Managing your directory integrations is essential for maintaining an accurate source of truth for user identification and policy enforcement. Whether utilizing on-premises infrastructure or cloud providers, the Cloud Identity Engine provides tools to monitor connections, customize data collection, and troubleshoot synchronization issues.

For On-Premises directories (Active Directory or OpenLDAP), management focuses on the Cloud Identity Agent. You must ensure the agent remains online and updated to the latest version to maintain a secure connection. Administrative tasks include managing the certificates used for mutual authentication and configuring filters to limit the objects—such as specific Organizational Units, computers, or containers —that are synchronized to the cloud, which helps optimize performance.

Cloud-Based directories require maintaining valid API connections and permissions to ensure continuous data access:

• Microsoft Entra ID (Azure AD) Directory: You may need to reconnect the directory to grant new permissions for advanced features like risk scoring or to update your client credentials. You can also manage group filters, including uploading CSV files to precisely specify which groups the engine should collect.
• Okta Directory: If using the Auth Code flow, you must periodically reconnect the directory to refresh tokens.
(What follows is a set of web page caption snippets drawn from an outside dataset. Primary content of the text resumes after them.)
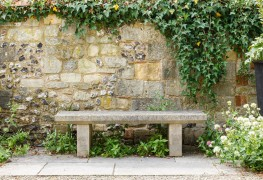 What kind of garden wall or fence should you build?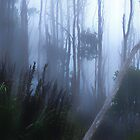 Mount Wellington.......Eucalyptus Forest by Imi Koetz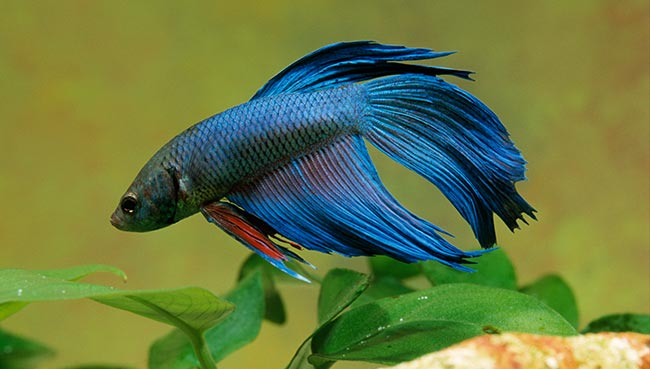 Betta fish feeding frequency betta fish breeding for How much are betta fish
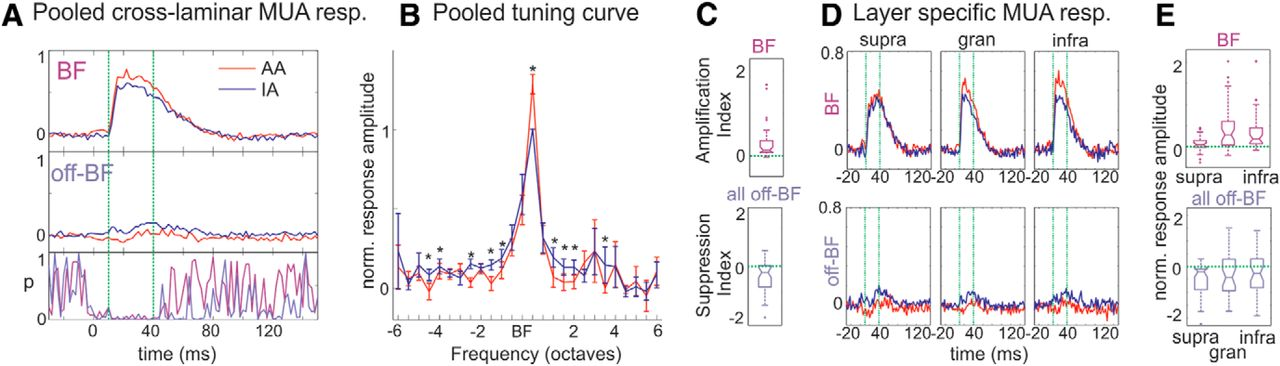 Layer Specific Sharpening of Frequency Tuning by Selective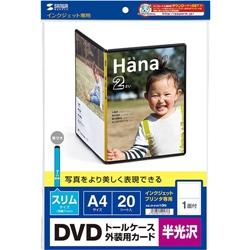 JP-DVD10N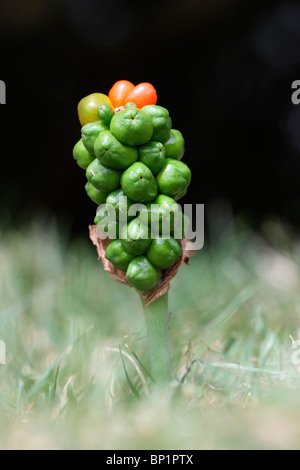 Cuckoo pint or Wild arum or Lords and Ladies plant, berries, Midlands, July 2010 - Stock Photo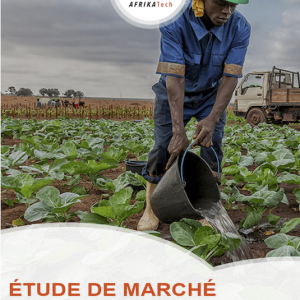 Etude de marché sur le secteur Agrobusiness en Côte d'Ivoire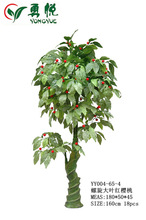 160cm height spiral trunk big leaves red cherry tree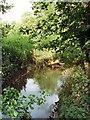 SP6239 : Stream near Biddlesden Park by Duncan Lilly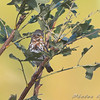 Fox Sparrow <br /> Riverlands Migratory Bird Sanctuary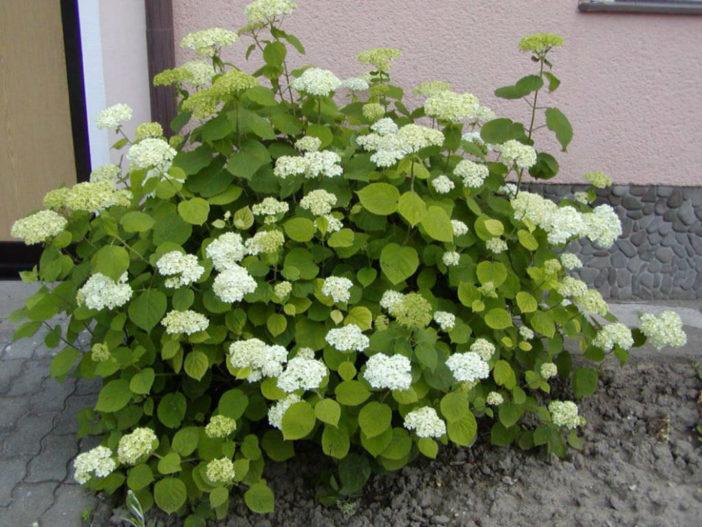Hydrangea arborescens - Smooth Hydrangea
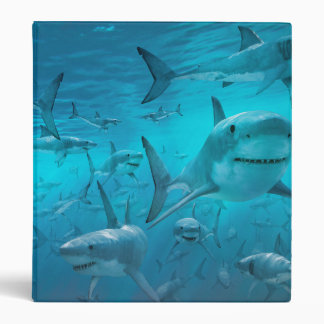 shark 3 ring binder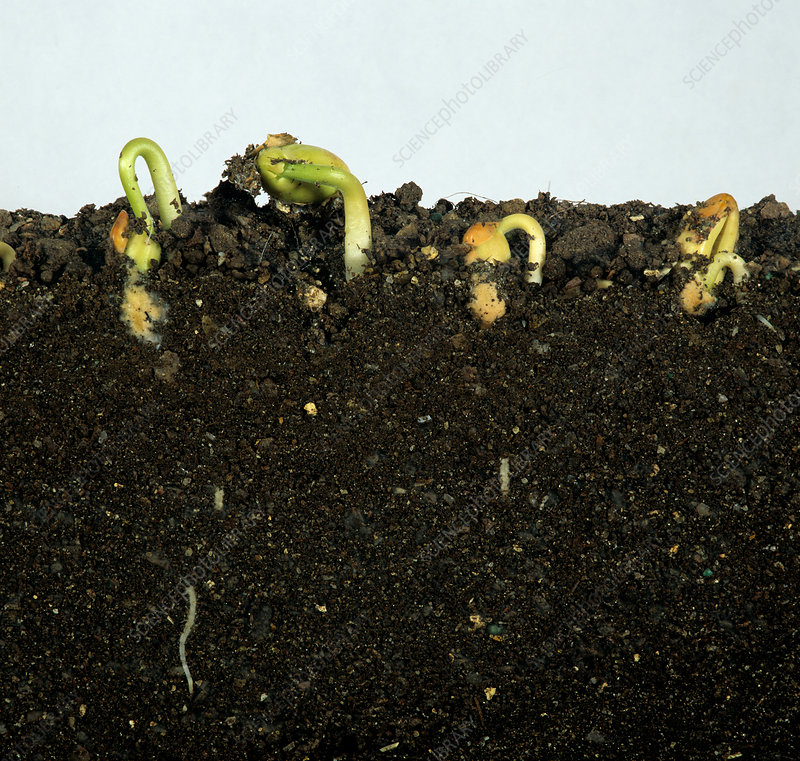 French bean seeds germinating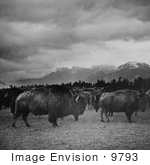 #9793 Picture Of Bison In Butte Montana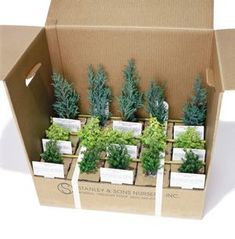 A miniature conifer is any conifer that grows less than 1 inch in a single year.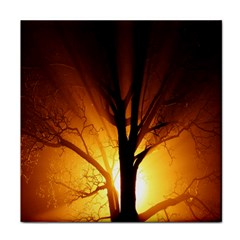 Rays Of Light Tree In Fog At Night Tile Coasters by Amaryn4rt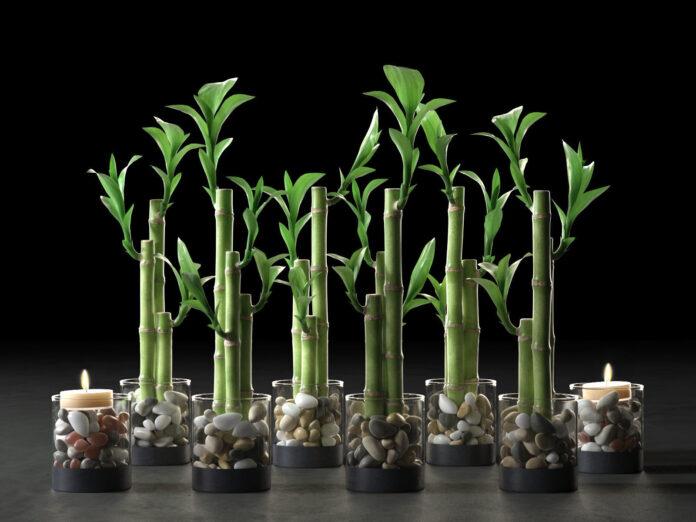 Şans Bambusu Bakımı Nasıl Yapılır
For configurations using the Client Credential flow, management typically involves updating secrets or adjusting the scope of collected data, such as enabling the collection of enterprise applications.
• Google Directory: Unlike other providers, Google Directory allows you to manually configure the synchronization interval (e.g., every 6, 12, or 24 hours) to align with your API quotas and data freshness requirements.

Across all directory types, you can view the collected data to verify user and group mappings. If you notice discrepancies, you can manually trigger a Full Sync or Sync Changes to propagate updates immediately without waiting for the scheduled interval.